Hi Greg:

James wrote:
>> So I guess the simple question is - should polymers, etc be handled by the
>> parser (maybe if not fully, just partially - eg by deleting the * atoms if
>> the S-Group data are found)?

Greg wrote:
> I'm reluctant to do this since I don't understand the semantics of
> Sgroups well enough to be able to tell if this modification only makes
> sense in this one case or if it's general. In the cases of polymers I
> would tend to say that the correct thing to do is to reject the
> molecule completely since the RDKit is incapable of correctly storing
> what the user intended with the mol block.

> I will try to find the time to grok the CTFile documentation for
> Sgroups, but I would be happy to get input on this from others.


I found some time to have a look into this a bit more myself, and would be 
inclined to agree that the best thing to do would be to reject polymers.  From 
my reading of the CTFILE spec, and the (extremely useful) Gushurst paper (J. 
Chem. Inf. Comput.

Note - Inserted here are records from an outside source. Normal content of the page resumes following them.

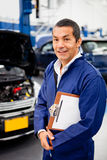 Mechanic at car garage Stock Photo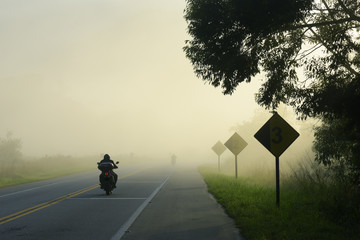 Highway in the morning fog, with motorcycle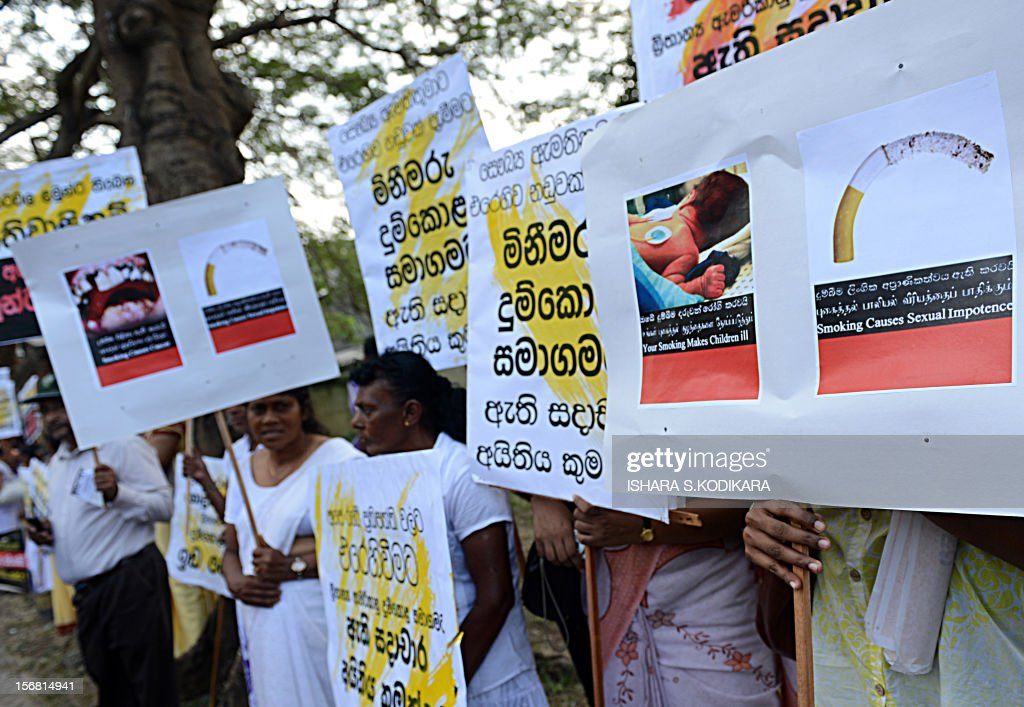 Sri Lanka's anti-smoking activists demonstrate outside the country's Supreme Court demanding tougher measures to discourage cigarettes in Colombo on November 20, 2012. A tobacco company has petitioned court against proposed legislation that makes it compulsuory to have pictorial depictions of the harmful effects of smoking on every packet of cigarettes. AFP PHOTO/Ishara S. KODIKARA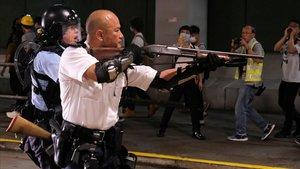 Un oficial de policía de Hong Kong apunta con un arma a los manifestantes.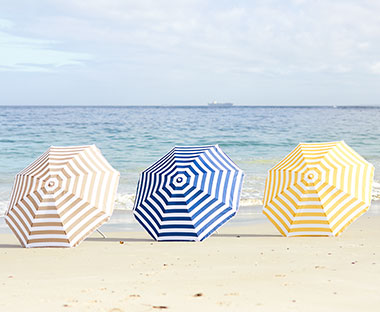 striped parasol in assorted colours on a beach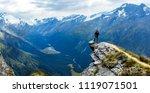 traveler standing at the edge... | Shutterstock . vector #1119071501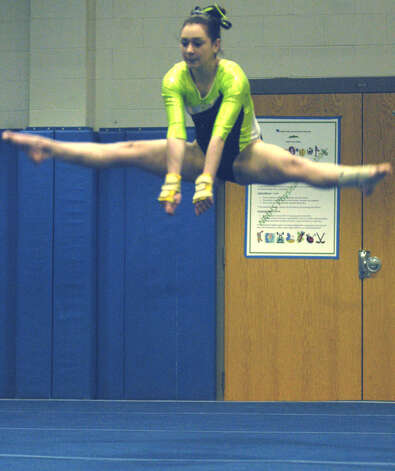 Briya Caceres of the Green Wave demonstrates her athleticism in floor exercise during a New Milford High School gymnastics meet vs. Oxford and Newtown at NMHS, Jan. 25, 2013 Photo: Norm Cummings
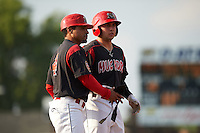 Batavia Muckdogs designated hitter Alex Fernandez (46) with manager Angel Espada (4) during a game against the West Virginia Black Bears on August 30, 2015 at Dwyer Stadium in Batavia, New York.  Batavia defeated West Virginia 8-5.  (Mike Janes/Four Seam Images)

Sci. 1991, 31, 447-454) I would suggest rejecting any 
molecule with "polymer" or "components, mixtures, and formulations" Sgroup data 
in the molblock; and ignoring or handling the "drawing and displaying 
shortcuts" Sgroup data (if there are no Sgroup data in the previous two 
categories).

I have copied below my understanding of the categories:

Sgroup types for "polymers":

SRU - structural repeating unit (for structure-based representation)
MON - monomer type (for source-based representation)
COP - copolymer
CRO - cross-link across two polymers
GRA - graft (eg terminally-attached) polymer2 on repeat unit of polymer1
MOD - for representing incomplete(?) modifications
MER - used when monomer repeat is 1 - ie alternating copolymers
ANY - (query) for posing more general polymer search queries


Sgroup types for "components, mixtures, and formulations":

COM - components (members of mixtures/formulations)
MIX - mixtures (order is not important)
FOR - formulations (order is important)


Sgroup types for "drawing and display shortcuts"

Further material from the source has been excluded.